## Exercise aim
Convert the listing into a Markdown table with the columns Row and Line, starting at the line containing "Is (x=894, y=430)" and ending at the final line. Number each row and omit blank lines.

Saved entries
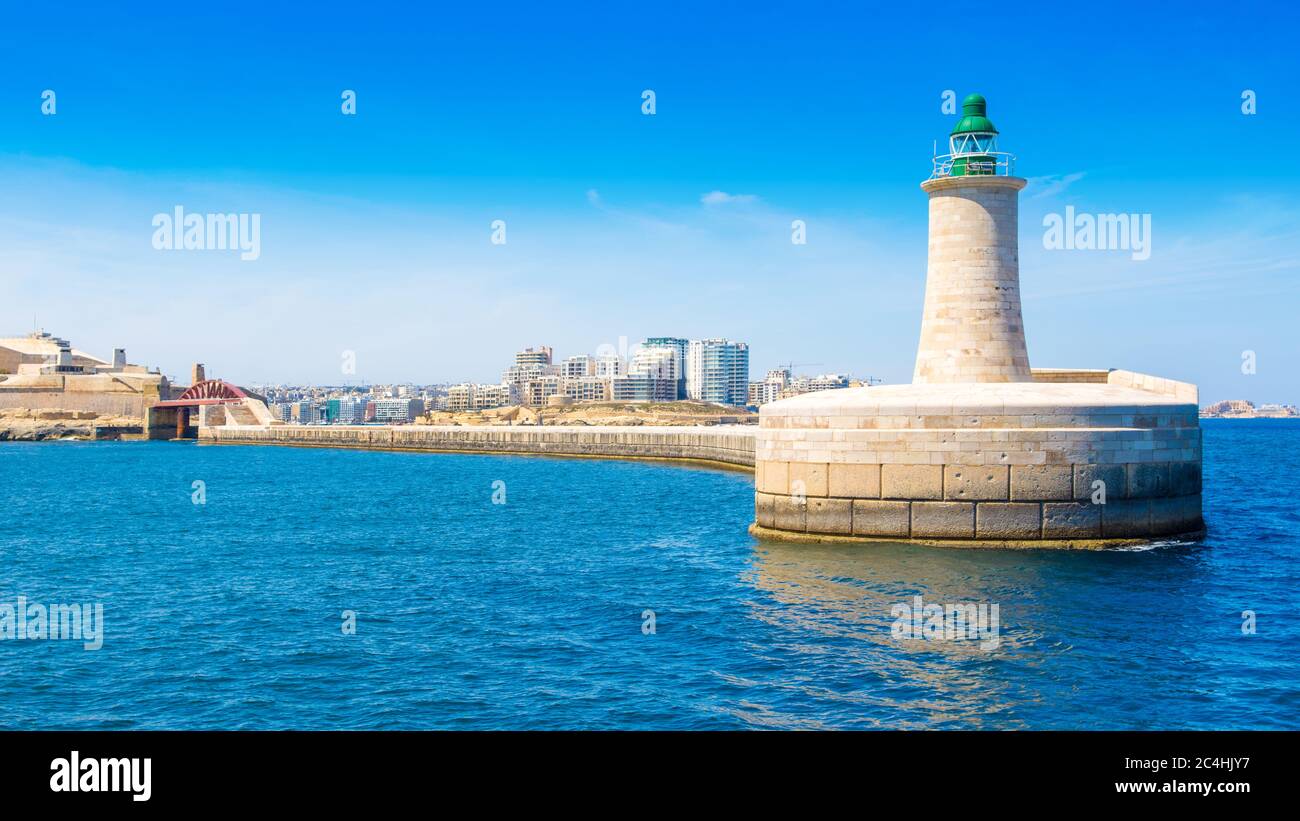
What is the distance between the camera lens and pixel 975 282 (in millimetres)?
33562

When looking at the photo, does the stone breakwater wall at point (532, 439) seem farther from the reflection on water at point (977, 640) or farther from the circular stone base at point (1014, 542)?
the reflection on water at point (977, 640)

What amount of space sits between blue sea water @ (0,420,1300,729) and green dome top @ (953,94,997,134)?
48.7ft

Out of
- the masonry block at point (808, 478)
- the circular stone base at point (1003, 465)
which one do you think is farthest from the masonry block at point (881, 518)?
the masonry block at point (808, 478)

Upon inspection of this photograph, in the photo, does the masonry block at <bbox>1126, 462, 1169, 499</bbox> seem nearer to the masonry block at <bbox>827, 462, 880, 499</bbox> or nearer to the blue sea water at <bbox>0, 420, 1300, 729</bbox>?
the blue sea water at <bbox>0, 420, 1300, 729</bbox>

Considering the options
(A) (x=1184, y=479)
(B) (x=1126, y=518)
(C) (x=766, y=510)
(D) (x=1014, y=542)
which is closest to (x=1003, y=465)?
(D) (x=1014, y=542)

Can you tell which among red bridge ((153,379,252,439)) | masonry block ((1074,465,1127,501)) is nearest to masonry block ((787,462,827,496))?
masonry block ((1074,465,1127,501))

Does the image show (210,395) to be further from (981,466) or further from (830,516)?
(981,466)

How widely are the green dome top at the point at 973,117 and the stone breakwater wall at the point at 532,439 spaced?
1251 inches

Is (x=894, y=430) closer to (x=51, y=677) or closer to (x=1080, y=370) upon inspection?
(x=1080, y=370)

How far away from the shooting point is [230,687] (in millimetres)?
17219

## Output
| Row | Line |
|---|---|
| 1 | Is (x=894, y=430) closer to (x=51, y=677) or closer to (x=1080, y=370) upon inspection? |
| 2 | (x=1080, y=370) |
| 3 | How far away from the shooting point is [230,687] (in millimetres)? |
| 4 | 17219 |